In 2010 the age group of 40+ years had reached a total of 39%. Our citizenry is getting old and I would bet that most want to hang in there til retirement and collect the pensions and other such entitlements that they have paid into all these years. The real test will be when the young folks decide that they have had enough of being a serf that they actually try to make something happen. They will have to form some sort of cohesive unit though to make that work. The guys at the top hate it when they have to be concerned about whether or not they have to cull the population at the birth canal or to forcibly sterilize them.
http://communities.washingtontimes.com/neighborhood/tygrrrr-express/2011/sep/27/palestinian-sexual-problems-and-middle-east-pea/

As has happened in the past, young populations with ideals are breeding grounds for civic unrest. I would suspect that the fellows at the top have purposely waited until the population of the US has gotten to this age to aggressively pursue the agenda of rape and pillage of wealth, stealing homes and ravaging families with drugs and purpose built industrialized prison systems. Just disgusting.
Mar 12, 2013 at 5:27 PM | Unregistered CommenterSKINFLINT
What entitlements are you referring to Skinflint?
Mar 13, 2013 at 4:10 AM | Unregistered CommenterS. Gompers
Gomp, SS Medicare, Medicaid etc.
Mar 13, 2013 at 6:47 AM | Unregistered CommenterSKINFLINT
Skin,

I never really considered things I am forced to pay for every week off my paycheck as "entitlements"...

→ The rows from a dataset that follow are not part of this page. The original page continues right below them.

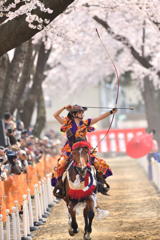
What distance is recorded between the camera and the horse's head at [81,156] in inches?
322

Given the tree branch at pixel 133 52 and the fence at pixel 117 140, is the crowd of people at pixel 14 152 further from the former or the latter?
the fence at pixel 117 140

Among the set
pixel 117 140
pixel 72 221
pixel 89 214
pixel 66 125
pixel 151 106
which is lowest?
pixel 117 140

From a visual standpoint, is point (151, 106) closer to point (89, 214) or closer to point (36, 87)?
point (36, 87)

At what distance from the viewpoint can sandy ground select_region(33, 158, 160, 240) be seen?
30.0 feet

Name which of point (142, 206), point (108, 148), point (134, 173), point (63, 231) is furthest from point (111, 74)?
point (63, 231)

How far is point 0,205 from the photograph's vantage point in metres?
9.19

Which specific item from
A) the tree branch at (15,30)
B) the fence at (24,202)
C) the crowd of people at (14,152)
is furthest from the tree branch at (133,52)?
the tree branch at (15,30)

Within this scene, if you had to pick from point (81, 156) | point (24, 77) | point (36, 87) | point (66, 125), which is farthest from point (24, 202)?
point (36, 87)

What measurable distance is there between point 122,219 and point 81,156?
2.99m

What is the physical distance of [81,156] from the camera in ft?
27.2

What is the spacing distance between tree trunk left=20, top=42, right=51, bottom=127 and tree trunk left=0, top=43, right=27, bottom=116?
372cm

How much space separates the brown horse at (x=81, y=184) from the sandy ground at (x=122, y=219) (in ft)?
1.95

I always saw free stuff as entitlements, like welfare. Once they condition the mind to believe such things it will be easy to "bankrupt" through misdeeds and have no one question where their money went.
Mar 14, 2013 at 1:05 AM | Unregistered CommenterS. Gompers
Jamie Dimon is yet another Unbridled Trojan Horse. The Greek CHurch begat Islam and Communism by rejecting Original Sin. Jamie Dimon should lead his fellow Greeks to another planet.
Mar 15, 2013 at 10:42 AM | Unregistered CommenterJes Biblew
These people aren't rich. They're poor. Poor in spirit. If they were really rich, they'd tell less about their money, and more about integrity.